Finally, as with 7.1-channel surround audio, the browser needs to support Opus in MP4 for playback, since we convert all ambisonic tracks to that format. To provide audio on unsupported browsers, we downmix the ambisonic track to 0th-order by eliminating the directional channels and leaving only the omnidirectional information. Then we encode it as a mono track, which makes it possible for affected users to watch a 360° video without the directional audio information.

For more details on playback requirements for Vimeo 360, see our Help Center.

An AVIF update

We’ve made some updates to images recently to enhance quality and performance when serving AVIF. The magnitude of these improvements depends on the properties of the source image, but overall this means more consistent and lower encoding times, as well as better detail preservation across the board.

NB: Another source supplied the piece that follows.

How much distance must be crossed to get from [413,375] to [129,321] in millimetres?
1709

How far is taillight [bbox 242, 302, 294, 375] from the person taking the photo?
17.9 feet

In our initial benchmarks, encoding time was the main downside of AVIF compared to legacy image formats. Some of the added latency associated with it is offset by lower load times attributed to the superior compression efficiency, and the large majority of images in a typical browsing session are served directly from the CDN cache, rendering image processing time irrelevant, so we considered it to be a reasonable tradeoff. However, there are corner cases where images are still encoded dynamically, so fetching a large image like a full-size 4K video thumbnail could still negatively influence load times.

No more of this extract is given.